Fabulous views over the Costa Brava
E viva Espana
On their final day, the sun was, once again, struggling to make its mind up about what to do so we decided to 'do' Spain. One of the great things about living here - and particularly full time - is that Margon is the centre of our universe. It used to be Bracknell, from where we could be on the M3 or M4 within 5 minutes of leaving home. the M25 was a further 15 minutes distant and from those points one could escape to anywhere one wanted. The first time we drove from Bracknell to Margon, via the Channel Tunnel, we did not stop at one single traffic light during the whole trip, door to door. That's just about 750 miles without a stop, other than to board the shuttle car at the Chunnel and once again for diesel. "Amazing!", as my granddaughter was prone to saying, ad nauseum.

But I digress (yes, that's an age thing too I guess). From here in Margon, we can be almost anyhwere in western Europe within a day or two's drive. It's really handy. Many of us pop into Spain for lunch and think nothing of it.  Our favourite trip is to drop down to Perpignan, turn left towards the sea and then run along the spectactular coastal road into the northern limits of the Costa Brava. It adds another hour or more to the journey but, what the hell. After all, it is only 90 mins in the car to the now defunct border and, frankly, what else would we be doing? There are some lovely little fishing ports and seaside resort towns all along this coast and Puerto de la Selva is one of the finest. This is usually  our lunch destination unless we are picnicking and then it could be a shady spot just about anywhere.
El Port de la Selva

It is oft said that people grow to look like their pets. Well, I have to tell you, Old Mama owns and runs one of the fish restaurants on the quayside at Puerto. Unlike many others, it has a (very nice) toilet situated across the road next to the kitchens (where else would you put it then?), which she guards like a rotweiler from passers by, tourists, and all other lower life forms who MUST spend many pennies in her establishment before qualifying to spend the proverbial one across the road. In the thirty or so years that we have used this place, she has grown to look increasingly like a grouper. It's all in the mouth and the way it gashes the whole width of her face, turns sharply down at the corners and snaps open and shut constantly as she barks orders to the waiters as they dodge the cars to deliver our lunch and warnings to anyone poor unwitting soul who looks remotely in need of relief. My grandson Daniel suggested that she looked just like the monkfish he had chosen for his lunch. Frankly, I don't think he was doing the fish any favours by the comparison. Bless her! A looker she ain't but she keeps a great lavatory.

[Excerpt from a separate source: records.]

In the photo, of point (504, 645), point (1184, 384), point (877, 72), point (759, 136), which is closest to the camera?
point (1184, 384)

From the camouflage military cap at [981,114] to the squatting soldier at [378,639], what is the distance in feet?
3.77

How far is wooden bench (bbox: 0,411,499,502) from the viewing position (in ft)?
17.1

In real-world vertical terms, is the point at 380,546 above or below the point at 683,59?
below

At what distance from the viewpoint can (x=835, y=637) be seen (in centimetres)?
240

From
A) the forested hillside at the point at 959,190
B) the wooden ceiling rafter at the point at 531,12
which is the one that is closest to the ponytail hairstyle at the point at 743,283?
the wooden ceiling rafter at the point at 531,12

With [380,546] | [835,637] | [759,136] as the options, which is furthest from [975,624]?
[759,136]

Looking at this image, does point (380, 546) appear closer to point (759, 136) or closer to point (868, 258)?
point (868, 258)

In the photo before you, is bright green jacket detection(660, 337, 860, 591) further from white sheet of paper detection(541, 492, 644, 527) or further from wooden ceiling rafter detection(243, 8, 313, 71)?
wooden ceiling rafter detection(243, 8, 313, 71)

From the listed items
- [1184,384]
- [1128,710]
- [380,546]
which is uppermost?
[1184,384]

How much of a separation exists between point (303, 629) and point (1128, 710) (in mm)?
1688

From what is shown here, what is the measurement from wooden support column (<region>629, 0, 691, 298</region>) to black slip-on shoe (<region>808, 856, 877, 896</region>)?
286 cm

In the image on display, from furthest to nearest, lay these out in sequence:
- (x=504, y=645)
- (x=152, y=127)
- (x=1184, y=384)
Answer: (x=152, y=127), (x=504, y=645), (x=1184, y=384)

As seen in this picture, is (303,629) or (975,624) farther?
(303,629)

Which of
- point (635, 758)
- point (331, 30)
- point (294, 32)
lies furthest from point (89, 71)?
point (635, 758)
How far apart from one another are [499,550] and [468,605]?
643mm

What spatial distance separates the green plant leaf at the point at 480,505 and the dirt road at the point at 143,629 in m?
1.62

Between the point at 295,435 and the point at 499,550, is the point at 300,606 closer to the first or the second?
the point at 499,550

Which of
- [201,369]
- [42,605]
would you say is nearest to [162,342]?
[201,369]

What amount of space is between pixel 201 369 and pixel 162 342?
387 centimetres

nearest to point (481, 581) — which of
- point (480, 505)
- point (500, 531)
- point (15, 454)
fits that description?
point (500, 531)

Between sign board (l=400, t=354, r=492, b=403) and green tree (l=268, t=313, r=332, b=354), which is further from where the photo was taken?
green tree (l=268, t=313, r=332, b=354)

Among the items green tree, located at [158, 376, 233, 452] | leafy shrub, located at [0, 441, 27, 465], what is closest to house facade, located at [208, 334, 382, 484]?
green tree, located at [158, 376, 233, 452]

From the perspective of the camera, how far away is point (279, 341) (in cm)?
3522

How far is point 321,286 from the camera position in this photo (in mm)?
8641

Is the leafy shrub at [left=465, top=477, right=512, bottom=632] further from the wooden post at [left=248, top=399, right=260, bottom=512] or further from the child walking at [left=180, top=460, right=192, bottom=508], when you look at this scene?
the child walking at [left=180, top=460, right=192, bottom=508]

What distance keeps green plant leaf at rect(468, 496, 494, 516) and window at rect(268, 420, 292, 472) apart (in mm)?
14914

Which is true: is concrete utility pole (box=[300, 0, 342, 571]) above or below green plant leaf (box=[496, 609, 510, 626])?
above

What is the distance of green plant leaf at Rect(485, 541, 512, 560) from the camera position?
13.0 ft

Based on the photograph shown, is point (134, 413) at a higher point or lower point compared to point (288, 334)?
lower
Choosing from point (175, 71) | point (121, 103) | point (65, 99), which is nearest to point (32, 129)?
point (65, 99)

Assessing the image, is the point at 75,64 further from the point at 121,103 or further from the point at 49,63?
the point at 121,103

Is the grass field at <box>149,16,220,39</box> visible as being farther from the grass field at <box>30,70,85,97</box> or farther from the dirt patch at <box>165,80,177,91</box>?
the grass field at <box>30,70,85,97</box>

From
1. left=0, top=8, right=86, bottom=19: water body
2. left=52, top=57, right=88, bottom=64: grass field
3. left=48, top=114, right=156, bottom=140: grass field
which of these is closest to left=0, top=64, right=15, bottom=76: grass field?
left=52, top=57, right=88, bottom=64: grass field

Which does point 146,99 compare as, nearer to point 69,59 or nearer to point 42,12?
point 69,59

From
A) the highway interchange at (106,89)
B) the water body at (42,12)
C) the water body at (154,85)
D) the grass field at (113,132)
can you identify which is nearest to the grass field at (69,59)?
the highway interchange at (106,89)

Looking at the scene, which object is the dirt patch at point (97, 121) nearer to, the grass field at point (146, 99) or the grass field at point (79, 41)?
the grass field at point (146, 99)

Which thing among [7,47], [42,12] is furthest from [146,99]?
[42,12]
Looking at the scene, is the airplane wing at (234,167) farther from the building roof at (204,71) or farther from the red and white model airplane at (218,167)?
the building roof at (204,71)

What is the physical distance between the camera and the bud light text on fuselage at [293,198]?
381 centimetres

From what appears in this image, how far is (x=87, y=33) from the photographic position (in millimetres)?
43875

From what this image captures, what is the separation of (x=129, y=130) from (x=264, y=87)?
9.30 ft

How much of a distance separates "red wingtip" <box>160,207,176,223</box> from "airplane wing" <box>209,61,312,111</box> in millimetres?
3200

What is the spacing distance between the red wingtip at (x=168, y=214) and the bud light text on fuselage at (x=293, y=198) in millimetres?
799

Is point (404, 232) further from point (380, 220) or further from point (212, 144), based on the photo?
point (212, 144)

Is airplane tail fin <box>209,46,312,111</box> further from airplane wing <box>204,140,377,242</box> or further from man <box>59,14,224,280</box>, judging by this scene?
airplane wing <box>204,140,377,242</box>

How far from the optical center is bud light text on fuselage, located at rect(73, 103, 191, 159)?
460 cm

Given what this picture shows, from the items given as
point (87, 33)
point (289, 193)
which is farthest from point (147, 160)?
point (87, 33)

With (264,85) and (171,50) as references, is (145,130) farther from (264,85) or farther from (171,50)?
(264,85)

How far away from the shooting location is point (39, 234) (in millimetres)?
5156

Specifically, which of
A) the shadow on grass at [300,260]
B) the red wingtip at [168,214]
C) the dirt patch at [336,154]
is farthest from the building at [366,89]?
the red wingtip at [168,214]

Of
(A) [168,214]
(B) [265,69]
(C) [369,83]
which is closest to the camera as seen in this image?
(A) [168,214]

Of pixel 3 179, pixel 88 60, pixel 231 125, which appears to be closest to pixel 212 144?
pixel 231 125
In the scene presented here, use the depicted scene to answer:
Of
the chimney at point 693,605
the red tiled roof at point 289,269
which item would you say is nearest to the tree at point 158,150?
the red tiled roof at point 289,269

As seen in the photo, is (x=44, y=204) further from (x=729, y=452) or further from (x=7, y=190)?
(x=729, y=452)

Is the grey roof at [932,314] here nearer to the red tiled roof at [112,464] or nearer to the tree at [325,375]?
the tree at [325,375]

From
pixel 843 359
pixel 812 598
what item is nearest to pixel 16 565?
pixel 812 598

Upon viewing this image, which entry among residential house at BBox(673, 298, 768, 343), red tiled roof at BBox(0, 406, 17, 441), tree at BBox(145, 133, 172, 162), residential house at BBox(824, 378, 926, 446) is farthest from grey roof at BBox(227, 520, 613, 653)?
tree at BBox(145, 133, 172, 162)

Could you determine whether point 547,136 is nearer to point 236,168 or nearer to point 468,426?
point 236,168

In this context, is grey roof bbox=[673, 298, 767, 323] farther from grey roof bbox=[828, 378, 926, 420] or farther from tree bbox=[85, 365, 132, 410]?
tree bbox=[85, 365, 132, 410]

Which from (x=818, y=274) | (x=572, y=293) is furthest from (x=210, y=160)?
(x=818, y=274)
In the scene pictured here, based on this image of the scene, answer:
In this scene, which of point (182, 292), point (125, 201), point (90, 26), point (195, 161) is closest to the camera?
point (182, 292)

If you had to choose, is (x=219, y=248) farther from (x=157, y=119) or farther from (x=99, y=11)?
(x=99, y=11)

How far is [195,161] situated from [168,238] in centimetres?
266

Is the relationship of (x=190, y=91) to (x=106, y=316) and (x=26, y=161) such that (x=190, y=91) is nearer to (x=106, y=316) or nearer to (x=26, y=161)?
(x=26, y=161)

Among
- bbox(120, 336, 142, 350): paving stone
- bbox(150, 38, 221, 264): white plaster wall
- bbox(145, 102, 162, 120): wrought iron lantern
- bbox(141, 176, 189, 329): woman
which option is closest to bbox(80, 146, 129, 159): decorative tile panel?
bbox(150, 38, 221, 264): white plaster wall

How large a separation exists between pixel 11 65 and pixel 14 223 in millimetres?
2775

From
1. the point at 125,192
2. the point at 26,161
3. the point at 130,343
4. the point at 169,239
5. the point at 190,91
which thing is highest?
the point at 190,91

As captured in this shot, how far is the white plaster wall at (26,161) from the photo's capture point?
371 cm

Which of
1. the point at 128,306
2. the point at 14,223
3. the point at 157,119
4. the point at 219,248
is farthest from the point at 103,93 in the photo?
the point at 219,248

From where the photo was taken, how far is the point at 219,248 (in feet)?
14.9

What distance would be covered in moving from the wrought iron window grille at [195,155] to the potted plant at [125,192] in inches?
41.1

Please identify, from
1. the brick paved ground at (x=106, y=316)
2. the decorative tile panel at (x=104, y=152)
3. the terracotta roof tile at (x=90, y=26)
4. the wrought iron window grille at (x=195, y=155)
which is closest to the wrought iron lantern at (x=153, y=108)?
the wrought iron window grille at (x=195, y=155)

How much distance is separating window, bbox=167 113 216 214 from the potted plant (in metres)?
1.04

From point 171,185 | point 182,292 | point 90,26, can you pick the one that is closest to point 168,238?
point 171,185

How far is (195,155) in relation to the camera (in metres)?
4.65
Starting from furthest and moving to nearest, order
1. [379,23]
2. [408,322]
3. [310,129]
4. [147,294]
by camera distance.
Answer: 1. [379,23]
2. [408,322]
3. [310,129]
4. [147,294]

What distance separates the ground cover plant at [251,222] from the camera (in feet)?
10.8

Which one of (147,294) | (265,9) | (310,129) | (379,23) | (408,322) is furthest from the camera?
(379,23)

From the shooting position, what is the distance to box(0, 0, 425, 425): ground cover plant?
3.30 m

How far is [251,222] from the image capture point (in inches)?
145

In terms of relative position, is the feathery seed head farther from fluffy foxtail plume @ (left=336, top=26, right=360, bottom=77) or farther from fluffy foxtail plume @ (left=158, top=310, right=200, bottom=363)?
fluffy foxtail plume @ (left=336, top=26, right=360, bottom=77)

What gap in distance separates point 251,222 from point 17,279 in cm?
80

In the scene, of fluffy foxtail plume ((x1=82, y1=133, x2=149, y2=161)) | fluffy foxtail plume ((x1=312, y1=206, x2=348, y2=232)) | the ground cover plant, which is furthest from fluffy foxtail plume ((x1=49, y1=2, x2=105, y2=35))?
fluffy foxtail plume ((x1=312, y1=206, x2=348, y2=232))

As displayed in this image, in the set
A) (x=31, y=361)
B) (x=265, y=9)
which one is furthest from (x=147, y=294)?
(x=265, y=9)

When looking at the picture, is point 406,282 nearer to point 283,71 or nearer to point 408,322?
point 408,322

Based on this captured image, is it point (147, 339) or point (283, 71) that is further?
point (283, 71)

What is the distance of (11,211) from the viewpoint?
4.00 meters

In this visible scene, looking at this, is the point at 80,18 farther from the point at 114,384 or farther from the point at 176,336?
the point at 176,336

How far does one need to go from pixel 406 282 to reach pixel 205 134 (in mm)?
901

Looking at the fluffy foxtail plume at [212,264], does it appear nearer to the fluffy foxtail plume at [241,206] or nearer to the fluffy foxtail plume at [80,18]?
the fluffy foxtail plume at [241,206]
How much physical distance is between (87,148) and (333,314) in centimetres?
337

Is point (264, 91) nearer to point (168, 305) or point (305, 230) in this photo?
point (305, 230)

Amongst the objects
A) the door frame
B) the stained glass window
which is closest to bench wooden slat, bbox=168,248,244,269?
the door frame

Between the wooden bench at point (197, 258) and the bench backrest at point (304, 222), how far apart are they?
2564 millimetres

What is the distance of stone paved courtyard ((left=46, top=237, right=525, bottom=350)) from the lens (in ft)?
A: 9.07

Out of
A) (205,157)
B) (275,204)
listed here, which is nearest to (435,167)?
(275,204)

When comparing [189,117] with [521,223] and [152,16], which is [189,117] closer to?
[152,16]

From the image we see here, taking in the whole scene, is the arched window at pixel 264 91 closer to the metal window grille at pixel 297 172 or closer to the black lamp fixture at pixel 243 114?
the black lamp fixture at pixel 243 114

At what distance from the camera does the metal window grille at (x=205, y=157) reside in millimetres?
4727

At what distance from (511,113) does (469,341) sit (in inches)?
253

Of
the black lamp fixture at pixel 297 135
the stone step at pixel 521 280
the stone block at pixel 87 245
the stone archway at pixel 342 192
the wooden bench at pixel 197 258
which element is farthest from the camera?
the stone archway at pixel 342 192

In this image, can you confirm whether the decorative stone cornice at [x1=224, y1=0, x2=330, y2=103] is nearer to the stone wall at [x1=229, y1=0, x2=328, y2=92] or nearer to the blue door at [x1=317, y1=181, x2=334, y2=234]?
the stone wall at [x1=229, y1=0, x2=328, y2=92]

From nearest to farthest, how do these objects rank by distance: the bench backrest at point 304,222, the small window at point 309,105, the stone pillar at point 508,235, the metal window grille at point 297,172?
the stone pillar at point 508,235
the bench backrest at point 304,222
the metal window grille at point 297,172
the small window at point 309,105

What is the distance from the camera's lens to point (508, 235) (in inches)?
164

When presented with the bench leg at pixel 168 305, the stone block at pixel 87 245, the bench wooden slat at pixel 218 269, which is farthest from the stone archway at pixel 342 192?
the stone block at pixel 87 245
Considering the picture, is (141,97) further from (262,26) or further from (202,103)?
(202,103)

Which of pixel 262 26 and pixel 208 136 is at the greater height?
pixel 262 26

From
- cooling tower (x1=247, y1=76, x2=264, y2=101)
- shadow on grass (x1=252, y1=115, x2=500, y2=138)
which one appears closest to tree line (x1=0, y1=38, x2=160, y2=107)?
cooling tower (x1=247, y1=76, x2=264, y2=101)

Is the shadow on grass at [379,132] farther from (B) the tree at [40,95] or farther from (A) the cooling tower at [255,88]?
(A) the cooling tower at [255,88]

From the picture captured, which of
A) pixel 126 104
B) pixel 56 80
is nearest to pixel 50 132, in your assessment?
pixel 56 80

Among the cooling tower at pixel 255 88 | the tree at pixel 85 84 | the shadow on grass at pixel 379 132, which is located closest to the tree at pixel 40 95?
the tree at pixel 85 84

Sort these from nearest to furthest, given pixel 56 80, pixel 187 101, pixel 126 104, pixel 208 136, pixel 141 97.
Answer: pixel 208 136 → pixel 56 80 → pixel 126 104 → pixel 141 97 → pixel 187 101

There I go again, off at another tangent. Back to the plot.
After a pleasant luncheon at 'Senora Peces' place, we then head inland and climb, seemingly forever, until Peurto appears but a tiny, distant squint on the horizon and the road rolls over the edge of the mountain and free-falls to the plain below and Figueres.
The Dali Museum in Central figueres
Nice town, Figueres. Pleasant pedestrian central area, cafes, restaurants, bars and assorted shops, all of which make it worth a stop. Its main claim to fame of course is being the birthplace of Salvador Dali; a character of obvious great talent and who for many reasons, not least of which is the wonderful museum devoted to his art, dominates the town. However, in common with so many hugely talented people - some would say geniuses - he was, without doubt, completely nuts!